*** Opening Extract to read ***
International Collaborations

Map of the world with pin in the United States connected to pin in Malaysia

Bridgewater College’s mission focuses on active participation in a global society, respecting the dignity and worth of every person. And that mission came to life in the spring of 2021 through the Collaborative Online International Learning (COIL) program. More than 9,500 miles apart, Bridgewater students in three different classes connected with students from International Islamic University Malaysia (IIUM) for projects and discussions as part of their coursework.

When Associate Professor of Mathematics and Computer Science Melissa Hoover first heard about COIL, she knew immediately it could be beneficial for her History of Math class. Hoover’s students study mathematical developments and spend time talking about what society and culture was like at the time of mathematical discoveries. COIL allowed her class the opportunity to collect their own data and contextualize it.

“I think it was particularly special for me to give them this opportunity to connect with students outside of Bridgewater because it’s not something that they usually expect from a math class. It was enjoyable for me to get them to do connected learning in a place that wasn’t expected and help them realize that it really could be done in any discipline,” Hoover says.

One of Hoover’s students, Kelsi Listman ’22, a psychology and mathematics double major, says her key takeaway from COIL was “how easy it is to collaborate with people halfway across the world.” Despite a 12-hour time difference and managing different technologies and language gaps, Listman says the experience was like a normal group project.
*** Closing Extract to read ***
*** Opening Extracted records ***
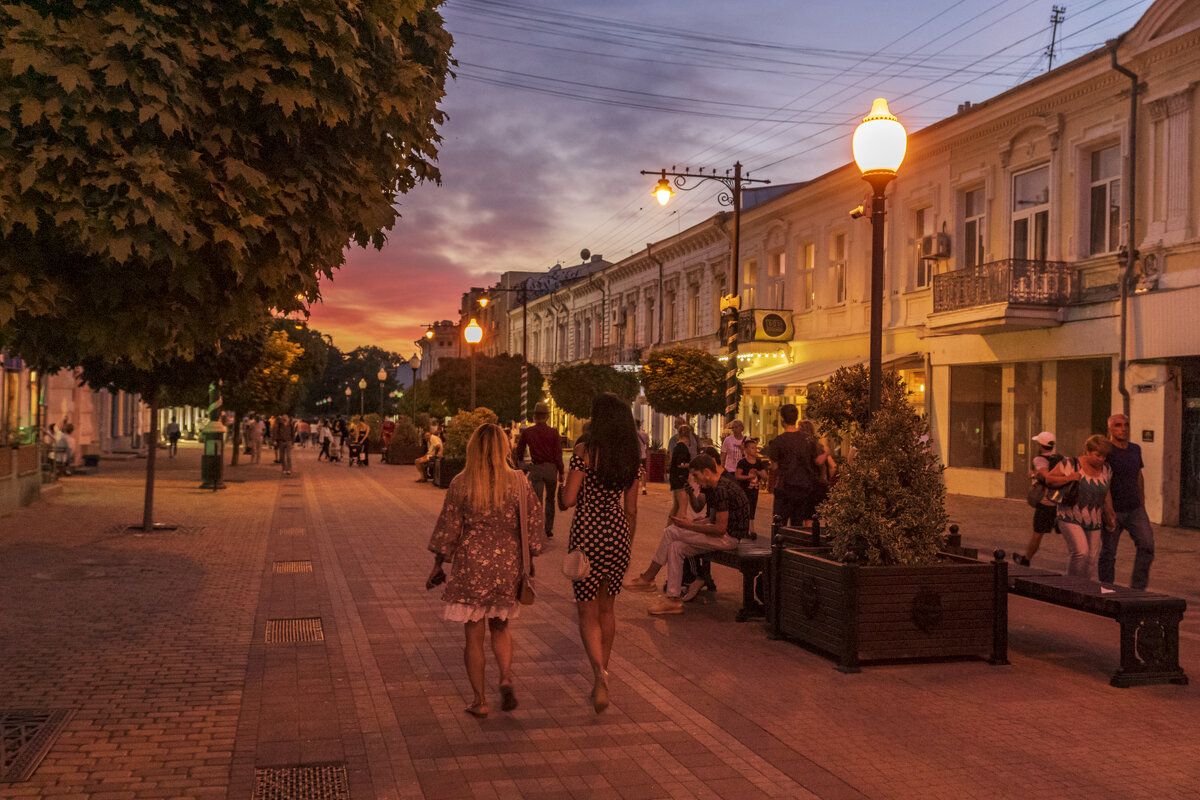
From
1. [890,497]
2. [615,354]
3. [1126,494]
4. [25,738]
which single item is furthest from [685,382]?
*** Closing Extracted records ***
*** Opening Extracted records ***
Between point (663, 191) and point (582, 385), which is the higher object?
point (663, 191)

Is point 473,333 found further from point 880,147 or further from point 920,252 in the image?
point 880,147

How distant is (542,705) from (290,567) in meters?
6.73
*** Closing Extracted records ***
*** Opening Extracted records ***
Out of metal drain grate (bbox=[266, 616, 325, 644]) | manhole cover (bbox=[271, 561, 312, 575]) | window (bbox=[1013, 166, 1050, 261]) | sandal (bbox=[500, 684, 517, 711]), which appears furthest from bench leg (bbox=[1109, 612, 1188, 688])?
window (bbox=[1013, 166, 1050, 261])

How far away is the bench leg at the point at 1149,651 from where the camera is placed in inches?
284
*** Closing Extracted records ***
* Problem
Reproduce in full, word for word, the article on Bridgewater College's online learning collaboration with International Islamic University Malaysia.

* Worked solution
International Collaborations

Map of the world with pin in the United States connected to pin in Malaysia

Bridgewater College’s mission focuses on active participation in a global society, respecting the dignity and worth of every person. And that mission came to life in the spring of 2021 through the Collaborative Online International Learning (COIL) program. More than 9,500 miles apart, Bridgewater students in three different classes connected with students from International Islamic University Malaysia (IIUM) for projects and discussions as part of their coursework.

When Associate Professor of Mathematics and Computer Science Melissa Hoover first heard about COIL, she knew immediately it could be beneficial for her History of Math class. Hoover’s students study mathematical developments and spend time talking about what society and culture was like at the time of mathematical discoveries. COIL allowed her class the opportunity to collect their own data and contextualize it.

“I think it was particularly special for me to give them this opportunity to connect with students outside of Bridgewater because it’s not something that they usually expect from a math class. It was enjoyable for me to get them to do connected learning in a place that wasn’t expected and help them realize that it really could be done in any discipline,” Hoover says.

One of Hoover’s students, Kelsi Listman ’22, a psychology and mathematics double major, says her key takeaway from COIL was “how easy it is to collaborate with people halfway across the world.” Despite a 12-hour time difference and managing different technologies and language gaps, Listman says the experience was like a normal group project.